The Internet is littered with torrent indexes and search engines, all offering a wide range of content to their visitors.
For this content to travel from A to B the BitTorrent ecosystem needs reliable trackers. Sadly, good public torrent trackers are a rarity these days.
Earlier this year OpenBitTorrent and PublicBT disappeared for months without a good explanation (they work again now), and Demonii will soon shut down.
So who will fill this gap? Running a large standalone tracker doesn’t come cheap, but this week we spotted a worthy contender.
To our surprise, the largest telecoms company in Kazakhstan is running a fully functioning tracker powered the well-known Opentracker software.
Kazakhtelecom, which has the local Government as a majority shareholder, can certainly afford to run it.
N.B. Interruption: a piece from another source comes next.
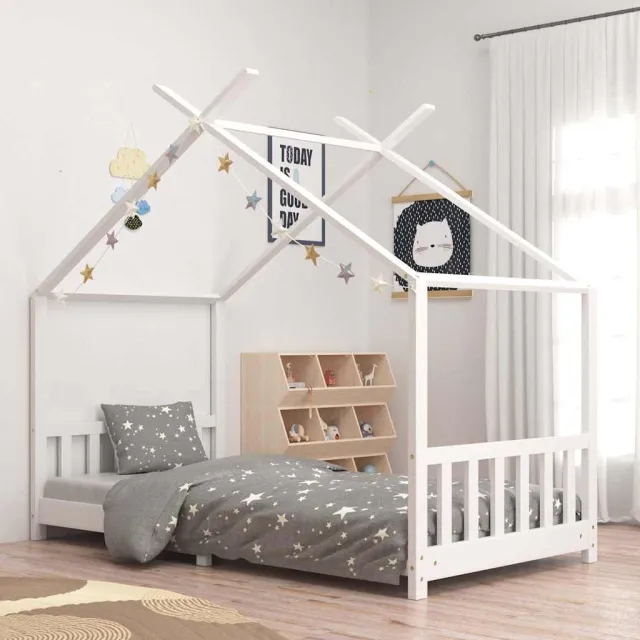 vidaXL Kinderbedframe massief grenenhout wit 90x200 cm, foto 2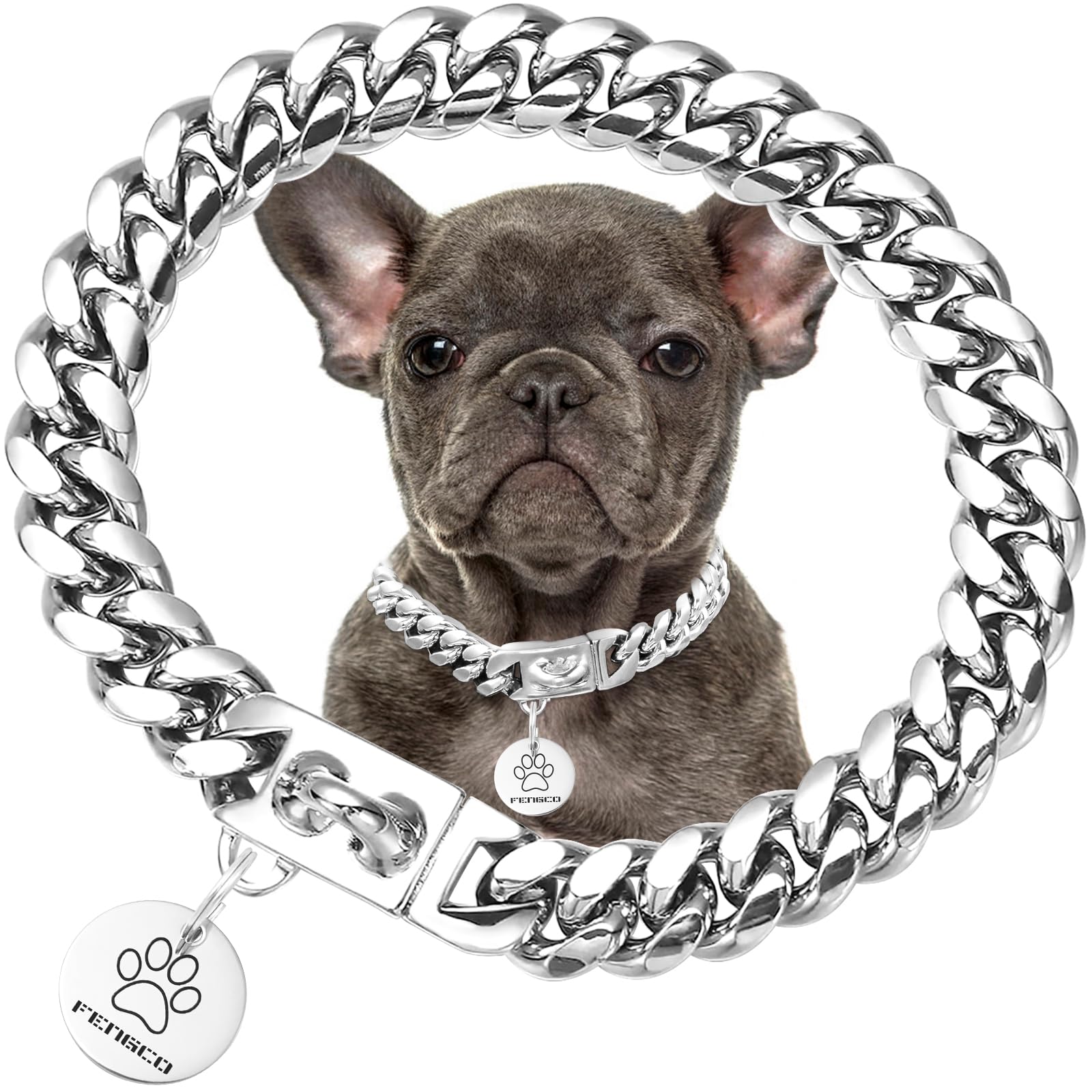 Dog Chain Collar with Tag - Silver 26inch-image-f4e75e9f-2d78-44dd-a07e-56df390eed12-125620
The company has a yearly revenue of half a billion U.S. dollars.
At the time of writing the ISP already tracks 461,274 torrents, coordinating the transfers of more than 2.5 million people worldwide. The tracker can be used by anyone and supports both http and udp connections.
The retracker.telecom.kz:80/announce URL appears in torrents of all shapes and sizes and had been in use for at least a few months.
It’s not clear whether the ISP’s higher level management is aware of the tracker, or if it was configured by a torrent-friendly employee, but for now it works just fine.
The connection to the Kazakh Government may become a problem though, since peer-to-peer services and torrent trackers are not allowed under current law. Whether the Government will enforce that policy against itself has yet to be seen.
Update: OpenBitTorrent and PublicBT made a comeback after disappearing earlier this year. We updated the article to make this clear.